警戒心なんてものはないのか直ぐに頷き早めの夕飯を済ましに二人で歩きだした。







 給料は昔、妹の手術代に使うために前借りした。だから、ほぼタダ働きでひと月暮らすための最低限の金と多少の小遣いができるほどしかもらっていない。
 よって、高級な店で食事をするのは無理である。
 というかこんな少女と行っても悲しいだけだろう。どうせなら美人な大人の女性と行きたいものだ。
 というわけで、一般的なファーストフードの店に来たのだが・・・食べる食べる。
 軽く俺の名前などの自己紹介をした後から変わらぬペースでずっと食い続けている。
 一体その小さな体のどこにはいるのだろうか。まさか五千円札で札の釣りが来ないとは思わなかった。
 店を出て今は腹を落ち着かせるために近くの公園に行きベンチに座っている。

「・・・あんなに食いやがって、太るぞ、餓鬼ぃ。」

 ファーストフードでは滅多にしない多額の出費のせいで恨みを込めながら話しかける。

「・・・おいしかった。」

 くそっ。普通に返しやがって。全く、調子が狂うな。
 しかし、これからどうするか・・・正直これ以上面倒を見れない。
 明日になればまた任務もあるし、やってることは悪の組織の下っ端。どっかの実験体よりはマシかもしれんがそんな変わらないだろう。
 だが、他の知り合いといったら食堂のおばちゃんか武さんくらいしか頼れる人がいない。


 そんなことを考えていると妙なことに気付いた。
 ・・・人がいない。そりゃあ、もう暗くなってきているが、それでもここまで人が全くいなくなることはない。何かに巻き込まれたか、あるいは・・・この少女関連か。
 とりあえずここを離れようとした矢先に周りから十人ほどの男が近づいてきてリーダーらしき男が代表して話しかけてくる。

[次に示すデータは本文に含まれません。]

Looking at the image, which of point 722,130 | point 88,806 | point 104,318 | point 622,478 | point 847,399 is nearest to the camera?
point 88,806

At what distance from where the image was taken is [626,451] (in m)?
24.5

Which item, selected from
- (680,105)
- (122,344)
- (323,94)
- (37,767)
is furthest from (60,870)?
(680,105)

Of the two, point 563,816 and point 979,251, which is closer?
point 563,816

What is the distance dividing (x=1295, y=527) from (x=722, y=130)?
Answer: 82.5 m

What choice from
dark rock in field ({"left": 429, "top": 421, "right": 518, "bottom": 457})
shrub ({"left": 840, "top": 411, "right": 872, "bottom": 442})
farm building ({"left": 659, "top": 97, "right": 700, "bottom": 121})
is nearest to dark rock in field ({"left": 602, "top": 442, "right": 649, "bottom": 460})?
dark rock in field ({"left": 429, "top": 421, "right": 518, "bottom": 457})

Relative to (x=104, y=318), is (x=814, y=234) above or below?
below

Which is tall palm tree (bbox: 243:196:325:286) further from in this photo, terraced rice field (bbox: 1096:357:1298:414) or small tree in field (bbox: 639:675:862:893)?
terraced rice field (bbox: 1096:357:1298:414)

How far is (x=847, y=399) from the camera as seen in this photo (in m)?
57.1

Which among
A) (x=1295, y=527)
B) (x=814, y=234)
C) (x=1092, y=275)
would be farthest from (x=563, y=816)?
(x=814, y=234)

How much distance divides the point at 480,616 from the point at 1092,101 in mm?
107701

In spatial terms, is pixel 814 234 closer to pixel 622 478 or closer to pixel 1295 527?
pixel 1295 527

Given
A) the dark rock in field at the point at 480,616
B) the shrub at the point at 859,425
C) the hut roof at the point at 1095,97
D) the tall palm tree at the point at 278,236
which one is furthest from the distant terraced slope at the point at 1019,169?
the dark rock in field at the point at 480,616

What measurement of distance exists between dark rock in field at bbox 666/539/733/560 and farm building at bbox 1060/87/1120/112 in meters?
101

「それをわたしてもらおうか。即座に渡すなら痛い目をみないで済むが?」

 マユ関連か・・・
 痛い目みないで済むなんて言ってやがるが周りの連中は殺気を隠せてない。確実にここで消すつもりだろう。ちっ。やっぱ関わるんじゃなかった。
 俺の実力じゃ隠し持ってる小型の銃やナイフを使ってもせいぜい五人倒せればいい方だ。公園の出口は塞がれてるし、煙幕も任務で品切れだ。・・・これは詰みか。
 なら、俺の人生今まで悪どい事ばっかやってきたんだ。最後くらい、いい事してあっちで待ってる妹にいいところ見せてやりたい。

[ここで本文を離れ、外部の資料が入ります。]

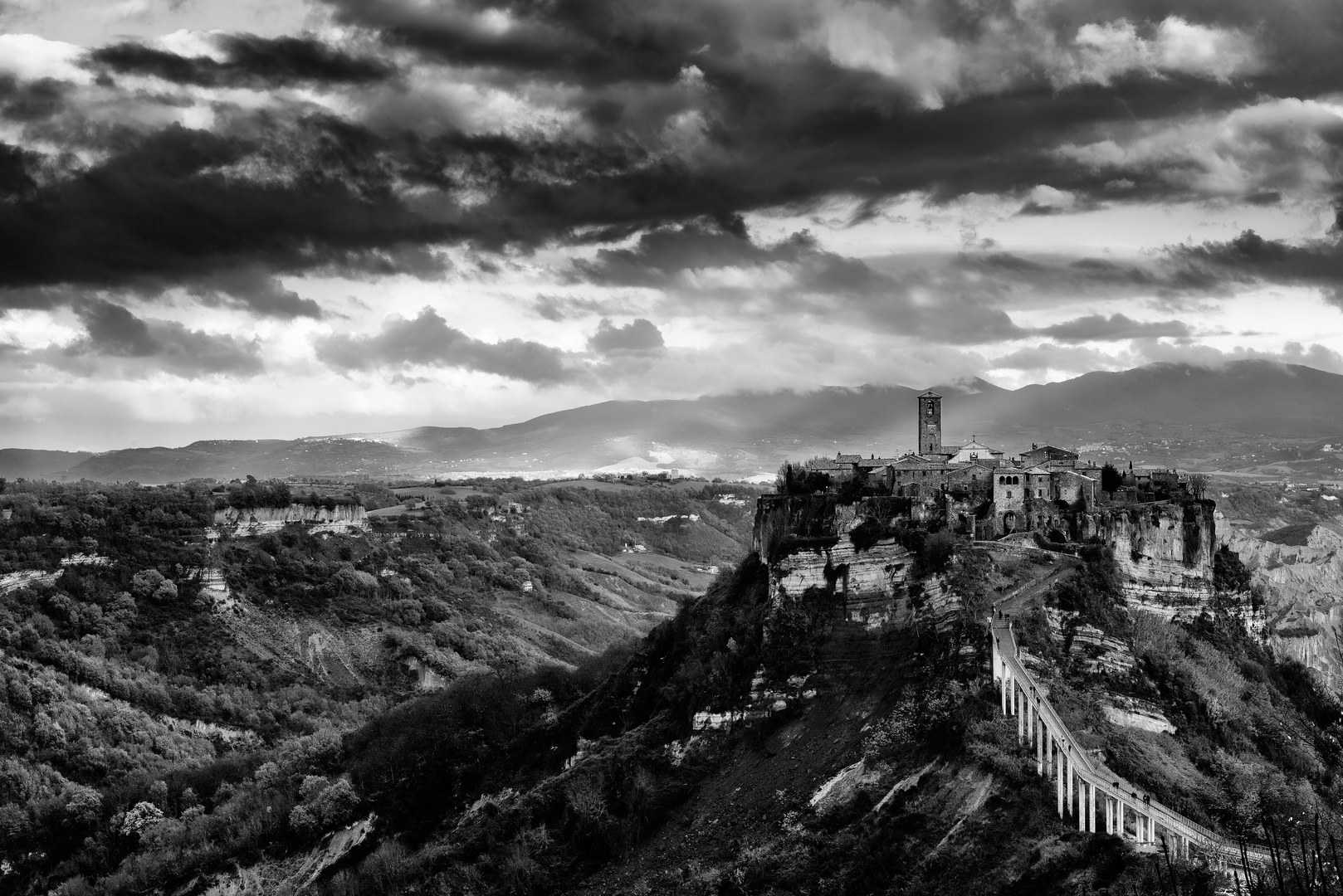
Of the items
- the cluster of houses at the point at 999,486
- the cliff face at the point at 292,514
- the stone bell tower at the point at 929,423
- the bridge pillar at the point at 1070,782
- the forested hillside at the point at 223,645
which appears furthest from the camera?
the cliff face at the point at 292,514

「マユ。ちょいと下がっててくんねぇか?んで、隙ができたらこれで入口にいる奴倒して逃げろよ。いいな?」

サイレンサー付きの小型の銃を渡し、前を向く。

「おい、おっさん。いい事教えてやるよ。俺は誰かも知らねぇ奴から命令されんの大嫌いなんだよ。・・・それに明らかに上から目線で喋りやがって。今んところ俺に命令とか上から話していいのは一人しかいねぇんだよ。」

「ほう。・・・で?」

おっさんは特に気にした様子もない。見たところ銃を持っているのはいない。元々少女一人だと思っていたのか随分軽装だ。
俺のことは完全にただ巻き込まれた一般人のチンピラだと思ってるらしい。明らかになめている。

「だから提案は・・・却下だっ!!」

体勢を低くし、トップスピードで一番近い奴に向かって走る。金的を狙い蹴りをだし、見事に命中。まずは一人。
 早々に一人やられたからか、警戒を強めるがもう遅い。隠してあったナイフを投げ一人の眉間に当てる。二人目。
 ナイフを持っていたことに驚いたのか動きが止まる。そこを狙い近付き、隠してある最後のナイフでそいつの首を切る。三人目。

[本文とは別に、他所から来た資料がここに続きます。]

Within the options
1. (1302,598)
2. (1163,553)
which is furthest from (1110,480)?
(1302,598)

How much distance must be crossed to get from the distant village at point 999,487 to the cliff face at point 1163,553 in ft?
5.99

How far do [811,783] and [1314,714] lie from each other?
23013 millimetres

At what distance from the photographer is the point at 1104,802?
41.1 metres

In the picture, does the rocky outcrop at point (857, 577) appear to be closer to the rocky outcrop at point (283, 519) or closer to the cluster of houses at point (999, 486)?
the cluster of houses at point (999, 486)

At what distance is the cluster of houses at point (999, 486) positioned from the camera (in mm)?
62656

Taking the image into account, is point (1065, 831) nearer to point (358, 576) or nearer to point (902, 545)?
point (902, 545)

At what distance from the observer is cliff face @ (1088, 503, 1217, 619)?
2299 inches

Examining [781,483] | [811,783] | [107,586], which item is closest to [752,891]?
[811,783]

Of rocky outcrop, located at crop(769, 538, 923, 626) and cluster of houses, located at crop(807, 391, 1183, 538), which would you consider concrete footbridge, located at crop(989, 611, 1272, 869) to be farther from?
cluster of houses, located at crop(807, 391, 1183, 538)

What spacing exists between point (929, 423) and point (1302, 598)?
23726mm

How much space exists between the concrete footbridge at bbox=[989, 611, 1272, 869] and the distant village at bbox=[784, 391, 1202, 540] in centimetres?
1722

・・・十分敵の注意は引いただろう。少女は、マユは逃げられただろうか。サイレンサーが付いているから銃声は聞こえなかったが・・・最悪ここから離れるだけでもいい。ここで無様に負けて地面這いつくばってるのを見られたくない。
 ここからは単なる自棄だ。どうせあと七人は倒せない。なら一人でも多く道連れにしようと思い、走り出した。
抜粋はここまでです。